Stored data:
● ● ● ●
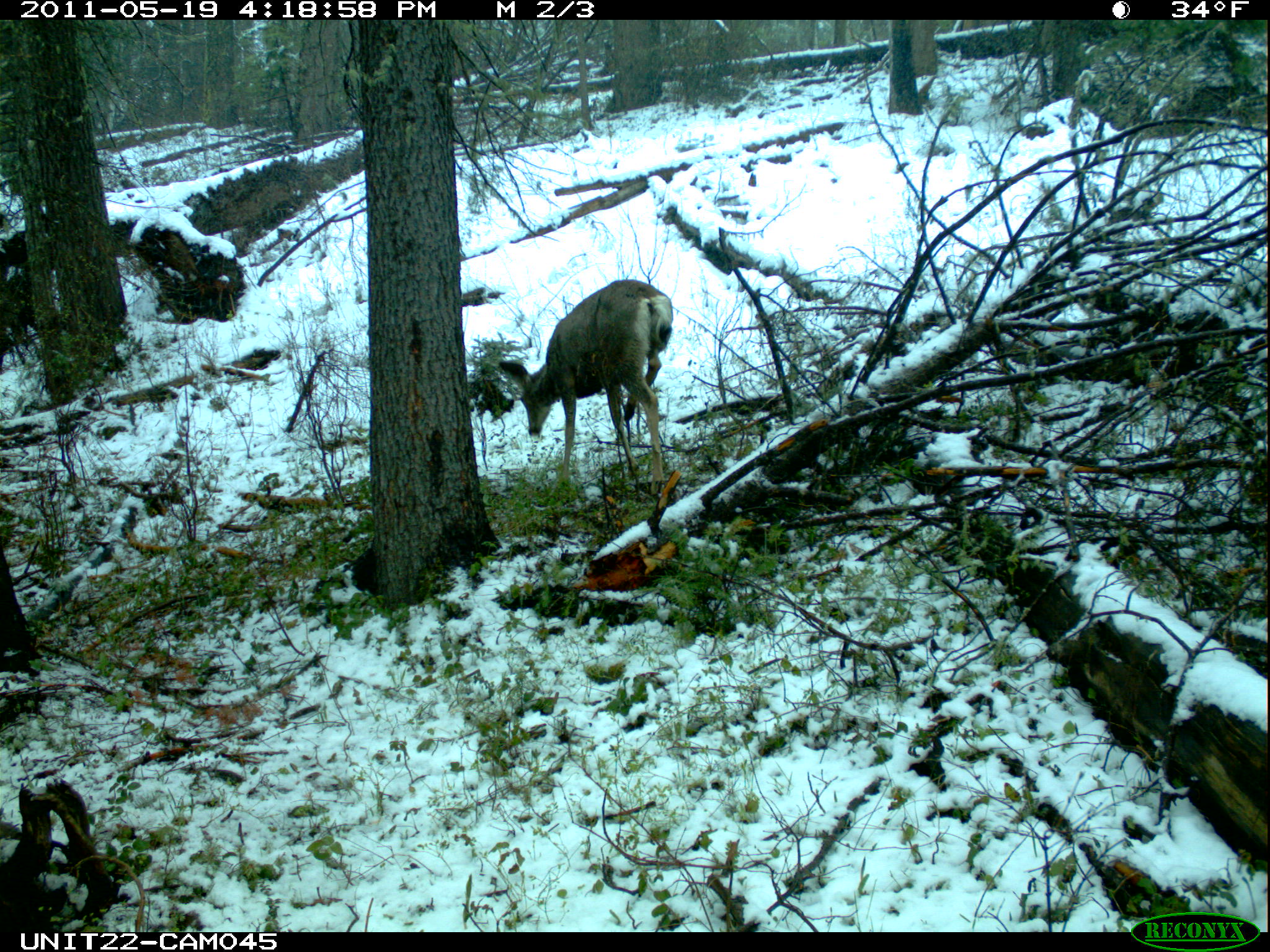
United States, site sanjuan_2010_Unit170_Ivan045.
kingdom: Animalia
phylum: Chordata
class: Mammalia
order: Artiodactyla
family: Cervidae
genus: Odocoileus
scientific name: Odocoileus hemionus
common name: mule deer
● ● ● ●
- **Directions**: Write the records out again verbatim and omit the pictures they contain.

- **Written answer**:
United States, site sanjuan_2010_Unit170_Ivan045.
kingdom: Animalia
phylum: Chordata
class: Mammalia
order: Artiodactyla
family: Cervidae
genus: Odocoileus
scientific name: Odocoileus hemionus
common name: mule deer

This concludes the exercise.